[Extracted records]
········

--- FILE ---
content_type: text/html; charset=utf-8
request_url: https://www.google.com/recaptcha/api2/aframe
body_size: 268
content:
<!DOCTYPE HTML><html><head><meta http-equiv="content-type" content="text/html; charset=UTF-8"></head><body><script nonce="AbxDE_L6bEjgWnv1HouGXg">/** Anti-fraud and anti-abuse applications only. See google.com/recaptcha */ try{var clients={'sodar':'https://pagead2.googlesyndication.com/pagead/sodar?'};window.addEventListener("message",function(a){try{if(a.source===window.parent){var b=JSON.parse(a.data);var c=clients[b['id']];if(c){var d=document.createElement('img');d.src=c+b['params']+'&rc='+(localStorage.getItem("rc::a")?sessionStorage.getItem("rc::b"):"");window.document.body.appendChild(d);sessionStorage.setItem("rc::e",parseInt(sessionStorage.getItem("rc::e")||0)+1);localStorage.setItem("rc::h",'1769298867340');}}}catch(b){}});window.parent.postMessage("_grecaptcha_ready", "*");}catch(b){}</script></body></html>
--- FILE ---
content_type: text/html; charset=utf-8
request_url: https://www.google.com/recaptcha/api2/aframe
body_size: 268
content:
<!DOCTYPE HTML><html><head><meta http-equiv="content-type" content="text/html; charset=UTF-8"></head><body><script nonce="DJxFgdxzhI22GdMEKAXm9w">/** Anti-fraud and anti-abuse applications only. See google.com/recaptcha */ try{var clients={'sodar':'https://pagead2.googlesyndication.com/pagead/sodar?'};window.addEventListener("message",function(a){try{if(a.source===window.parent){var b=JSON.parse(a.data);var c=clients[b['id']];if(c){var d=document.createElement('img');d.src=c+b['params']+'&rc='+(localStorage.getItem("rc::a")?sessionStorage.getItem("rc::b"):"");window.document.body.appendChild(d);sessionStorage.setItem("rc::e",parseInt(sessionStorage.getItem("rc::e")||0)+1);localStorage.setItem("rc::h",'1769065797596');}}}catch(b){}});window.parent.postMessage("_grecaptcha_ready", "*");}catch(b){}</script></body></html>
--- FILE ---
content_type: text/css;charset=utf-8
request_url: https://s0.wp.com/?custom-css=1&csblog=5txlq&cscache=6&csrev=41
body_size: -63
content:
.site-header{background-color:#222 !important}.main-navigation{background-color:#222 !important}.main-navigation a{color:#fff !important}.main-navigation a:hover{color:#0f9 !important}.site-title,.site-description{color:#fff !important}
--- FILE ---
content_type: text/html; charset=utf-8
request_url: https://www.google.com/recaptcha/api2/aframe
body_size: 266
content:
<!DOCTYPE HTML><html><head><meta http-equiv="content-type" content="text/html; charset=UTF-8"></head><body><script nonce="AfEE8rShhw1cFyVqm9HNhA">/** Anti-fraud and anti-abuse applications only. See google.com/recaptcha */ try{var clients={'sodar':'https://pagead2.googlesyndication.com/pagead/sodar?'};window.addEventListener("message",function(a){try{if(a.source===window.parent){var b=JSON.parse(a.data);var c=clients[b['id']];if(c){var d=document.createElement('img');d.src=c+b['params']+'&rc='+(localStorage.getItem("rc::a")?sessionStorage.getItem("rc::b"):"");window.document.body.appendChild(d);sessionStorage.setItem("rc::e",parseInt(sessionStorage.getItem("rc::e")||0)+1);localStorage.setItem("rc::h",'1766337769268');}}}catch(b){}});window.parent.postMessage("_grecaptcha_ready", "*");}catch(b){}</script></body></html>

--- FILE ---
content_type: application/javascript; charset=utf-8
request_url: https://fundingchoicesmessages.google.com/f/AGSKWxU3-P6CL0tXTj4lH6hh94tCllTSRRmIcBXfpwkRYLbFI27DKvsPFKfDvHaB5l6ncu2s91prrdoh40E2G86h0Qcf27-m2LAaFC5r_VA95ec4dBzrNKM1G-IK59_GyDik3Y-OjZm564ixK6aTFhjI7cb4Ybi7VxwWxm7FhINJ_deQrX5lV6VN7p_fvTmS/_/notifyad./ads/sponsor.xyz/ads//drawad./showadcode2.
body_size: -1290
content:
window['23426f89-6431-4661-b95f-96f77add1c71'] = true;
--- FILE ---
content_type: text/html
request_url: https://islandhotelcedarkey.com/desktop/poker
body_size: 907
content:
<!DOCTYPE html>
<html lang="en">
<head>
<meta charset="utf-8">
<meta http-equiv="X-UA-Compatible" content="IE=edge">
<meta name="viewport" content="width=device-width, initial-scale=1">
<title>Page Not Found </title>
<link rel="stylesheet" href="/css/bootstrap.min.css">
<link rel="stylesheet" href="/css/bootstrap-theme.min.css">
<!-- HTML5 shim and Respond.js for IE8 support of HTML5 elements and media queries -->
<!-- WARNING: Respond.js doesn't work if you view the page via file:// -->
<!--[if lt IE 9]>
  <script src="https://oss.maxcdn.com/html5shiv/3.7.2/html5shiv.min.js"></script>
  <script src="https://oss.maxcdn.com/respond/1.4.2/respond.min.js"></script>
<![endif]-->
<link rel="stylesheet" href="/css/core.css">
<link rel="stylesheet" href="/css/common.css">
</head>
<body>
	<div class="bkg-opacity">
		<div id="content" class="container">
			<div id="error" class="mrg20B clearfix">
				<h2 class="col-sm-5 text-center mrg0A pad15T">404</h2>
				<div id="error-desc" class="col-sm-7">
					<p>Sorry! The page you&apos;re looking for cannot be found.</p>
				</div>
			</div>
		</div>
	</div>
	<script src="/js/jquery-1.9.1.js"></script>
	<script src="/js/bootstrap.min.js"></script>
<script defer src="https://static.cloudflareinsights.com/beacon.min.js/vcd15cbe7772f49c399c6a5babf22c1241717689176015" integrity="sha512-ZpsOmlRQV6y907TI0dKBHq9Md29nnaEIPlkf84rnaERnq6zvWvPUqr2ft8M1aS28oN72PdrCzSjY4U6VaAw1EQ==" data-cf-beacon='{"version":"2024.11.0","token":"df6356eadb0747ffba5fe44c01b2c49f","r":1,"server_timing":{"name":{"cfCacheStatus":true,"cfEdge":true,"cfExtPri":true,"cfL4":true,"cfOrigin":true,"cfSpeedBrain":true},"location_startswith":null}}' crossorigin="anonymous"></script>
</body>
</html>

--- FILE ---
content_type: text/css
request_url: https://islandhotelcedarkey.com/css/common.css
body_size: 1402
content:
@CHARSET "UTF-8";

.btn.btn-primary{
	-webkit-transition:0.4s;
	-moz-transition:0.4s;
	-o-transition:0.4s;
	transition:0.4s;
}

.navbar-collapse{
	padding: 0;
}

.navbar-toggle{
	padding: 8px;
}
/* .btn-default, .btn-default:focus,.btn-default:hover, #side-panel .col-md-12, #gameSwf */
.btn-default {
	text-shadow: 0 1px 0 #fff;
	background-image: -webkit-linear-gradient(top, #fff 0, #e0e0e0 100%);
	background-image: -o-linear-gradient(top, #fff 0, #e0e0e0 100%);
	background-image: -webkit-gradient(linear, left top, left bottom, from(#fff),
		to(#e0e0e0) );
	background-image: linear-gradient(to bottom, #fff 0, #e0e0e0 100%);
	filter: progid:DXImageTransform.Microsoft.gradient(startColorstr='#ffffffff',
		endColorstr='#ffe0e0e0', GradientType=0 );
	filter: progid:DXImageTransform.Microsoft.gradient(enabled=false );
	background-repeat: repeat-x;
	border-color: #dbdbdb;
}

········

> [Required action] Go over the data above and copy every line that has the word "maxcdn" in it.

> [Task solution]
  <script src="https://oss.maxcdn.com/html5shiv/3.7.2/html5shiv.min.js"></script>
  <script src="https://oss.maxcdn.com/respond/1.4.2/respond.min.js"></script>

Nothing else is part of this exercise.